You can use these brussel sprout recipes right through the winter. Brussels sprouts are an essential part of the Christmas meal and are also a great little vegetable to use at any time. They have a distinctive flavor, and are at their sweetest and best after the first frosts.
Choose small brussels sprouts, about the size of a walnut. They should be firm and the leaves bright green and tightly packed. Avoid large ones, or any that are yellowing, or where the leaves are slightly open. Good, firm brussel sprouts will keep for 3-4 days loosely wrapped in the fridge.
How to prepare brussel sprouts Trim off the end of the stalk and peel away any loose outer leaves. Prepare 8-10 sprouts per person. You can cut a cross in the end of the stalk if that's the way you've always done it, but I don't believe it makes any difference to the way they cook, and could even encourage them to lose shape. Halve any sprouts that are on the large side. As you prepare each sprout, drop it into a bowl of salted water to bring out any beasties lurking inside. When all are prepared, drain and rinse well under cold water.
Brussel sprout recipes
Brief cooking methods are best. You can steam brussel sprouts for 8-10 minutes until just tender to the point of a knife, or cook them in 2-3cm (1 inch) boiling water for the same amount of time.

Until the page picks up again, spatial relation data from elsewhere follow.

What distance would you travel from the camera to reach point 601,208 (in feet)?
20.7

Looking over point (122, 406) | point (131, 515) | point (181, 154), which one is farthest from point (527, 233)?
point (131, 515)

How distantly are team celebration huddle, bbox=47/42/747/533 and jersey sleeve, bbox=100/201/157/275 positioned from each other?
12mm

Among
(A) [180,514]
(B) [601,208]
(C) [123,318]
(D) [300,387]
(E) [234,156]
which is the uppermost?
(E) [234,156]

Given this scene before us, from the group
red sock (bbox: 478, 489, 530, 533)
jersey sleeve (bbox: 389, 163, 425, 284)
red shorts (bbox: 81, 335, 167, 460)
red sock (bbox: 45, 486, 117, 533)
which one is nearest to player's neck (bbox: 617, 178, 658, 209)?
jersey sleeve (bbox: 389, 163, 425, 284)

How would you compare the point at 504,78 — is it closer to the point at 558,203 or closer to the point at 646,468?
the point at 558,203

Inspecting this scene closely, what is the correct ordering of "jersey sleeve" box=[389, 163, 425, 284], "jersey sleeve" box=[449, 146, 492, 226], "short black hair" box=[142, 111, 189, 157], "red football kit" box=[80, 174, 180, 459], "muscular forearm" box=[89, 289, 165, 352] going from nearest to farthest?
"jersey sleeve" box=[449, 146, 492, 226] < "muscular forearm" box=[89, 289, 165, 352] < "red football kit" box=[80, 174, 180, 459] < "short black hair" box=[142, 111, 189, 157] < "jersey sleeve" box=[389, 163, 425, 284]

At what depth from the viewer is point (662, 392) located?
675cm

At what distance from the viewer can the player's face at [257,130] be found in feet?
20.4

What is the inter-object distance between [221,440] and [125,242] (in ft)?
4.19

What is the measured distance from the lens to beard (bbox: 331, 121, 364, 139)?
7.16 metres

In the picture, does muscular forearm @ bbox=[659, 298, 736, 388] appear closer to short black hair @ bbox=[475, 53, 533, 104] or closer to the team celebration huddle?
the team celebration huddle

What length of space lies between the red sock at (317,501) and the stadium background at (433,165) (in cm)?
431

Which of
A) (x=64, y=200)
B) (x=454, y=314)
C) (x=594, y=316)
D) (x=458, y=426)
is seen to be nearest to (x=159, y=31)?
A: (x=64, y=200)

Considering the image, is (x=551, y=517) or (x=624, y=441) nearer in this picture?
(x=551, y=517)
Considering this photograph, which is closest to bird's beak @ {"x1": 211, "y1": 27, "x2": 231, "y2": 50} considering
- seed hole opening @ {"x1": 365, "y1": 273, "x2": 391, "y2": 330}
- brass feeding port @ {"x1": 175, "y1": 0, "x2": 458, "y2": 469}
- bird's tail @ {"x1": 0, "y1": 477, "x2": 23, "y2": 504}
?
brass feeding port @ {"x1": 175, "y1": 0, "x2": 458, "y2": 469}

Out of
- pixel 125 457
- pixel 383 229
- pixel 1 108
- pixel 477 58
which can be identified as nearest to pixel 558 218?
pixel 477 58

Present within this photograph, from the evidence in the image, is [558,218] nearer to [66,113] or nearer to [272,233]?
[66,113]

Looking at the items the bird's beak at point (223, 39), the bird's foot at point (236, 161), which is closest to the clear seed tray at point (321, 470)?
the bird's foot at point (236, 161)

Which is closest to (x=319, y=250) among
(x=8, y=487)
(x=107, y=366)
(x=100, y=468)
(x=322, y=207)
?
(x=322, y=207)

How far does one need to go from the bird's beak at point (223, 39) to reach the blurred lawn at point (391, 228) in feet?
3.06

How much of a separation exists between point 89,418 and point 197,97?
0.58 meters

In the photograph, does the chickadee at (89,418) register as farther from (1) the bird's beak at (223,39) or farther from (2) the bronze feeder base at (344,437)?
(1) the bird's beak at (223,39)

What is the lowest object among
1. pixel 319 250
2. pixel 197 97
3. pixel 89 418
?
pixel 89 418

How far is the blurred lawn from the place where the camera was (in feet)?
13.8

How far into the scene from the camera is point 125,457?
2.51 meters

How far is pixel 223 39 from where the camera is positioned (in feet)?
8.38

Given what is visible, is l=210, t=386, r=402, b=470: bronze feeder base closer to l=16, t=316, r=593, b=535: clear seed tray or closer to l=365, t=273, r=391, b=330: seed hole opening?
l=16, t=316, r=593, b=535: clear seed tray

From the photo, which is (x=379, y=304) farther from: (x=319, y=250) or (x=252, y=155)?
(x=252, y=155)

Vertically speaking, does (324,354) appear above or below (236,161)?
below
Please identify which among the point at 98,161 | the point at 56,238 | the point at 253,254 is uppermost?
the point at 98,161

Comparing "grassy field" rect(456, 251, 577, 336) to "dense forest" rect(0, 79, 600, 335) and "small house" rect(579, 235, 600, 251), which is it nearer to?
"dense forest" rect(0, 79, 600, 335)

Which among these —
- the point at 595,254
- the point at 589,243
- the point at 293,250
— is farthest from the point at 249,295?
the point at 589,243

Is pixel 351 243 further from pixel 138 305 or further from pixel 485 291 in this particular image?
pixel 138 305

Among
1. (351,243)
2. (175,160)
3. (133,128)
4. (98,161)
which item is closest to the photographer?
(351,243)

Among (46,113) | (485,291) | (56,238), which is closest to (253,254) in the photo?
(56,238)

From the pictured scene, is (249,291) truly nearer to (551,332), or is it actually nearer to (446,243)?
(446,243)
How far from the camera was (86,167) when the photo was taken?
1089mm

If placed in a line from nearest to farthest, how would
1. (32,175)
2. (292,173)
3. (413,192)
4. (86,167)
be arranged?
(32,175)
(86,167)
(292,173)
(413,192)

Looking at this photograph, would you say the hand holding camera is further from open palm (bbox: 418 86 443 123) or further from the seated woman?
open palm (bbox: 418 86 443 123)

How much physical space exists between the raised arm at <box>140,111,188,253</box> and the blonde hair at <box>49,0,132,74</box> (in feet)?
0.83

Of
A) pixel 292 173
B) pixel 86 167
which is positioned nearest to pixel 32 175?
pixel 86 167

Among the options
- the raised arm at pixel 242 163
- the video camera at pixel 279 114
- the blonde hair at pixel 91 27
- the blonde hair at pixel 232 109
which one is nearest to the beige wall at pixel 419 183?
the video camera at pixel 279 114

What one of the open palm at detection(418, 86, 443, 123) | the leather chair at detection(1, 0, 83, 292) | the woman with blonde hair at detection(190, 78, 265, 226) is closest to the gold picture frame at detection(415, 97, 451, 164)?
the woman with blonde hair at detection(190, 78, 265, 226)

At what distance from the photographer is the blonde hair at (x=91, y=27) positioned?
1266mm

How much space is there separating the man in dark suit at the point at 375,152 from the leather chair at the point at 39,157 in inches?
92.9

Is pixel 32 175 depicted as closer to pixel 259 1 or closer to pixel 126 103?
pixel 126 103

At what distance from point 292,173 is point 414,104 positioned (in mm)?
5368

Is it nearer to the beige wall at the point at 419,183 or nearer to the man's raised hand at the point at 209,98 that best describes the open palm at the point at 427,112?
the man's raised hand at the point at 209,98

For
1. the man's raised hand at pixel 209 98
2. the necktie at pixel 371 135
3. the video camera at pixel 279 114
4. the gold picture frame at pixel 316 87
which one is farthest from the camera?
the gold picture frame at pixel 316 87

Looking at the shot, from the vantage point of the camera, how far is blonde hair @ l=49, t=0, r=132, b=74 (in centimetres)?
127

You can also cook them in the microwave. Place 250g/8oz sprouts in a microwave dish with 2-3 tbsp water, cover and microwave on HIGH for 5 minutes on HIGH (in a 650-700W cooker - allow longer in a less powerful microwave), then test. A larger quantity will take longer, so keep testing every minute until done.
Traditional recipes, particularly those served at Christmas, usually dress the cooked sprouts with butter, which does bring out the flavour. Use just a small quantity, or substitute a low fat olive oil spread, or drizzle over a little extra virgin olive oil, or soften a clove or two of finely chopped garlic in a little oil and toss the sprouts in this, then add a dash of balsamic vinegar to serve. See other healthy Christmas recipe ideas.
If you prefer a zero fat option, dress the cooked sprouts simply with chopped fresh herbs such as parsley, chives or thyme, tossing them through over a very gentle heat to wilt the herbs.
Brussels sprout recipes using chestnuts are a traditional Christmas dish. You can use vacuum-packed prepared chestnuts to save your fingers the task of peeling fresh chestnuts. Cut the chestnuts into pieces and toss with the cooked sprouts and enough melted butter to coat.
You can also dress sprouts with toasted flaked almonds, again using enough butter to coat lightly.
To stir fry brussel sprouts, shred raw sprouts finely and toss over a high heat with a little oil until cooked al dente. Garlic is good with these, and you can dress the finished dish with soy sauce and sesame seeds.
Brussel sprouts have too strong a flavour to make a good soup by themselves, but you can use them in a mixed vegetable soup by using 250g (8oz) peeled diced potato and 1 large chopped onion to every 375g (12oz) brussel sprouts. Simmer together gently with enough vegetable stock or water to cover until tender, blend, and thin with milk or water to your preferred consistency.
If you have leftover cooked brussel sprouts after Christmas, add them to a soup of mixed vegetables and chopped turkey trimmings.